What you will do: Using the data below, output a verbatim copy of the lines between the one holding "5. После поясничной пункции" and the one holding "ELECTRICITY COMPANY GHANA LTD.", inclusive, without any pictures.

Material to process:

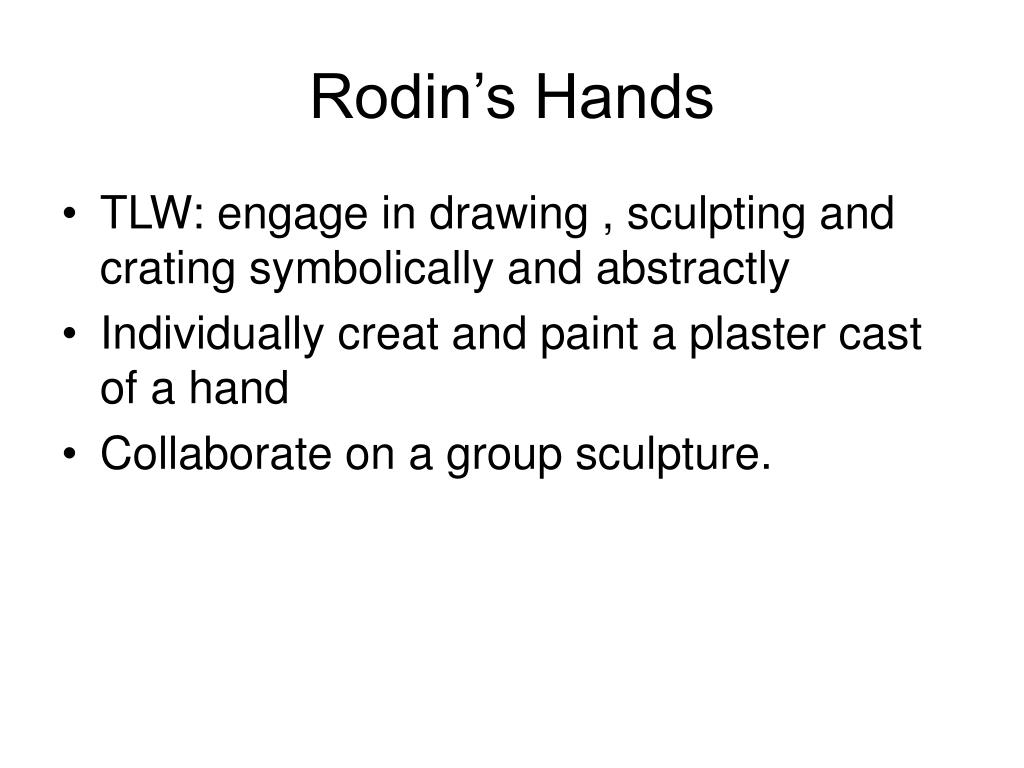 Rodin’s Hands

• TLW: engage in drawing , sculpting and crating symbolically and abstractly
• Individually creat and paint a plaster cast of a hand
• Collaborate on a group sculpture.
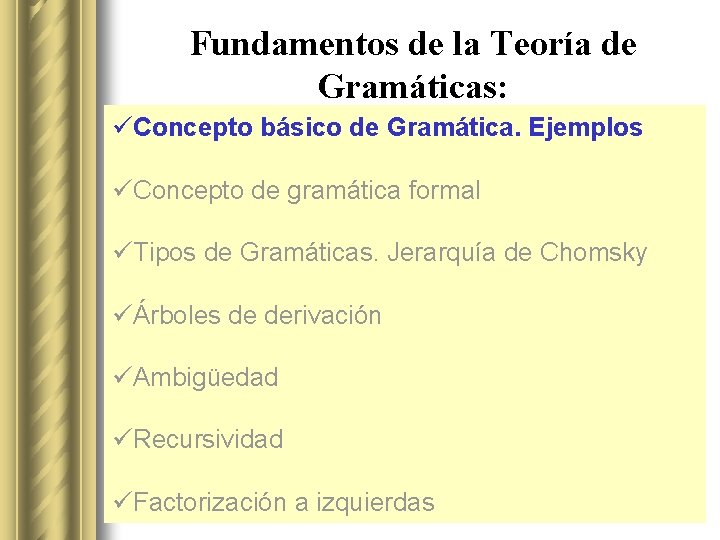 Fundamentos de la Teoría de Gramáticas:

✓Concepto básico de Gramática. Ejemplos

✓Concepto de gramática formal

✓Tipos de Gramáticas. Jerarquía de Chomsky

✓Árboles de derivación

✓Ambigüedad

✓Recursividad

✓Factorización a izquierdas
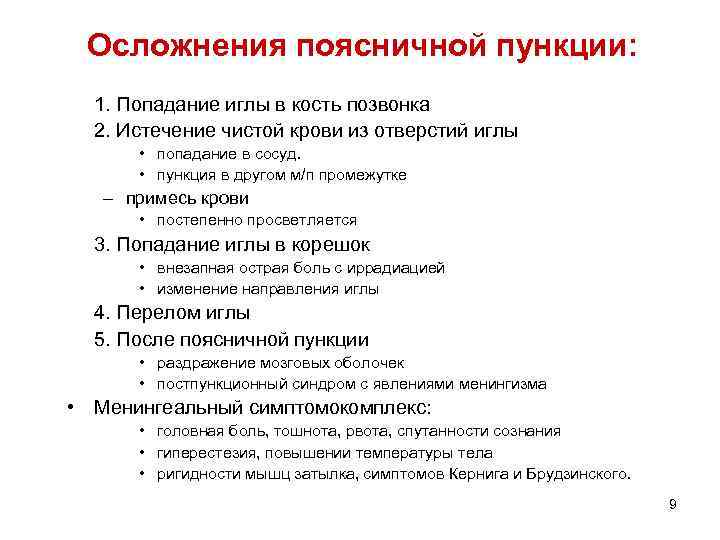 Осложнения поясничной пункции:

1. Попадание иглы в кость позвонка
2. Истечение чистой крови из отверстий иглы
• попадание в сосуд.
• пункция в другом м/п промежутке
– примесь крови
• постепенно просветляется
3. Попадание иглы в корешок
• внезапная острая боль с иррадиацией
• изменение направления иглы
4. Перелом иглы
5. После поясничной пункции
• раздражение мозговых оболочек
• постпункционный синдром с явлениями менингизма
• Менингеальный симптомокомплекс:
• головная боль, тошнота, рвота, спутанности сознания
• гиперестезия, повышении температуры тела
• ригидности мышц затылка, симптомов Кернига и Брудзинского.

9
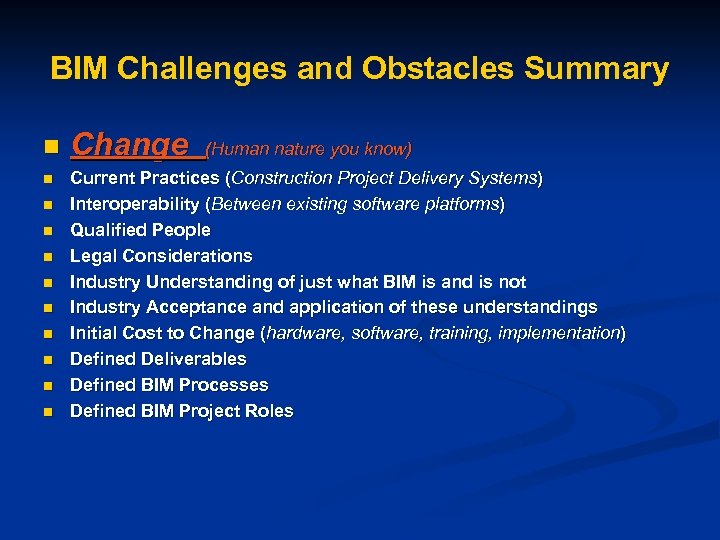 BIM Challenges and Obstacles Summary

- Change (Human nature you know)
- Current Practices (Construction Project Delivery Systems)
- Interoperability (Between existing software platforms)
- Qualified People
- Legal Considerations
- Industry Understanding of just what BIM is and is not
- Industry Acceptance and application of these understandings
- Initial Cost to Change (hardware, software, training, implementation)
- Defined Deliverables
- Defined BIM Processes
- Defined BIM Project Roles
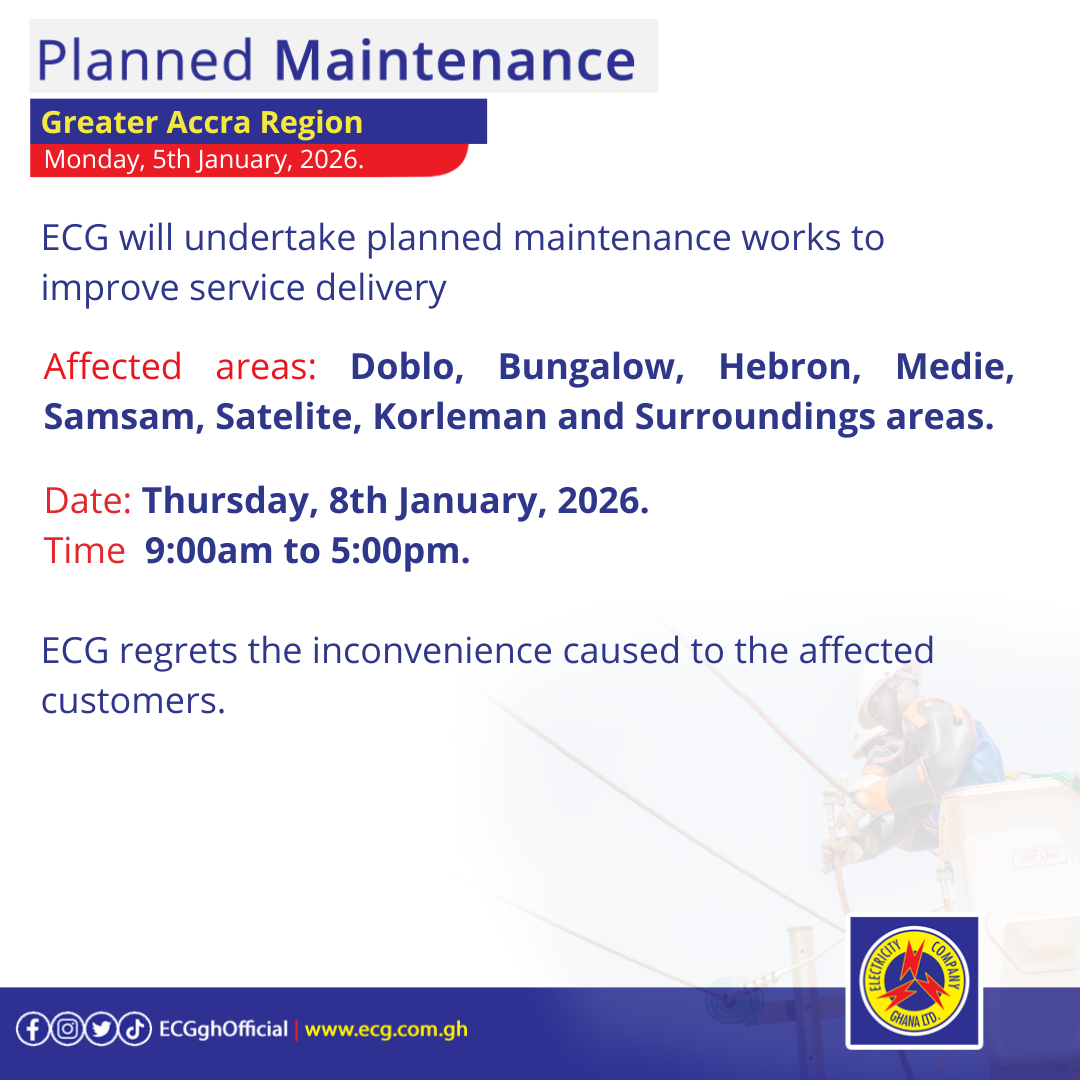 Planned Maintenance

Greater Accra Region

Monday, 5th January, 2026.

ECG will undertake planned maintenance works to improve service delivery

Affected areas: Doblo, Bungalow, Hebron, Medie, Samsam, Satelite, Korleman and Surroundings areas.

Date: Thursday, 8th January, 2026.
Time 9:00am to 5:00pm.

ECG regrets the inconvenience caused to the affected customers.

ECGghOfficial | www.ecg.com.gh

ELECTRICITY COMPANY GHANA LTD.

--

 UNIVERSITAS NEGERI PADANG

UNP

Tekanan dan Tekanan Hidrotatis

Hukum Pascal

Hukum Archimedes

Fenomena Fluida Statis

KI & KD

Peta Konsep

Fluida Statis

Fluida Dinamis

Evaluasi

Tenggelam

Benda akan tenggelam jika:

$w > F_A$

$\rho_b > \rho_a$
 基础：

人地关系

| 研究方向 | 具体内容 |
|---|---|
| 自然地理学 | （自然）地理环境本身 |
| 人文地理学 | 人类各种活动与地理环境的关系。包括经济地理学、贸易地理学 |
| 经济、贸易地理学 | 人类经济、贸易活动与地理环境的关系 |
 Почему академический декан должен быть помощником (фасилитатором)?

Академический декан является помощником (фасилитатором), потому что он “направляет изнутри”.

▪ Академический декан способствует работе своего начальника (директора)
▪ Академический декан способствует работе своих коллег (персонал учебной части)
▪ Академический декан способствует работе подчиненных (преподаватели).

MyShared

* * *

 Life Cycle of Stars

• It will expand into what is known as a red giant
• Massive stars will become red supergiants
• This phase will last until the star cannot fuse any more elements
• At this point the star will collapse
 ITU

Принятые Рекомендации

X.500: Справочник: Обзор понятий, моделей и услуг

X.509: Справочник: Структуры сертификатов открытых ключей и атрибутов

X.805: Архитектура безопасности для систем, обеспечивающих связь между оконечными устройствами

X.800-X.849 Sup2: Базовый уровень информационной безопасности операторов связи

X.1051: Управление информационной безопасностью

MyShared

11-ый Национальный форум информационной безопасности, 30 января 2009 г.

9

Written solution:
5. После поясничной пункции
• раздражение мозговых оболочек
• постпункционный синдром с явлениями менингизма
• Менингеальный симптомокомплекс:
• головная боль, тошнота, рвота, спутанности сознания
• гиперестезия, повышении температуры тела
• ригидности мышц затылка, симптомов Кернига и Брудзинского.

9
 BIM Challenges and Obstacles Summary

- Change (Human nature you know)
- Current Practices (Construction Project Delivery Systems)
- Interoperability (Between existing software platforms)
- Qualified People
- Legal Considerations
- Industry Understanding of just what BIM is and is not
- Industry Acceptance and application of these understandings
- Initial Cost to Change (hardware, software, training, implementation)
- Defined Deliverables
- Defined BIM Processes
- Defined BIM Project Roles
 Planned Maintenance

Greater Accra Region

Monday, 5th January, 2026.

ECG will undertake planned maintenance works to improve service delivery

Affected areas: Doblo, Bungalow, Hebron, Medie, Samsam, Satelite, Korleman and Surroundings areas.

Date: Thursday, 8th January, 2026.
Time 9:00am to 5:00pm.

ECG regrets the inconvenience caused to the affected customers.

ECGghOfficial | www.ecg.com.gh

ELECTRICITY COMPANY GHANA LTD.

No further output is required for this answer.